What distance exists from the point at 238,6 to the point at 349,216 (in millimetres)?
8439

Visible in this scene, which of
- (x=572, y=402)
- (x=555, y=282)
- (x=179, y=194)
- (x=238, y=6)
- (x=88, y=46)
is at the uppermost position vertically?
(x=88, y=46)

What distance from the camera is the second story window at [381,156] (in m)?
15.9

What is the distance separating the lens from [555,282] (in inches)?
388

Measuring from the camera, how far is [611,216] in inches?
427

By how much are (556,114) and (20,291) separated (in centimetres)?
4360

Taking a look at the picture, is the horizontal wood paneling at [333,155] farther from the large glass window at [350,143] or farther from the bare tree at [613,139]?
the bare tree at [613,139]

■ ■ ■ ■ ■

● INSTRUCTIONS FOR THE TASK
Rewrite the material from the line containing "What distance from" through the end as a JSON list of strings, with one string per line and blank lines left out.

● SOLUTION TO THIS TASK
[
  "What distance from the camera is the second story window at [381,156] (in m)?",
  "15.9",
  "What is the distance separating the lens from [555,282] (in inches)?",
  "388",
  "Measuring from the camera, how far is [611,216] in inches?",
  "427",
  "By how much are (556,114) and (20,291) separated (in centimetres)?",
  "4360",
  "Taking a look at the picture, is the horizontal wood paneling at [333,155] farther from the large glass window at [350,143] or farther from the bare tree at [613,139]?",
  "the bare tree at [613,139]"
]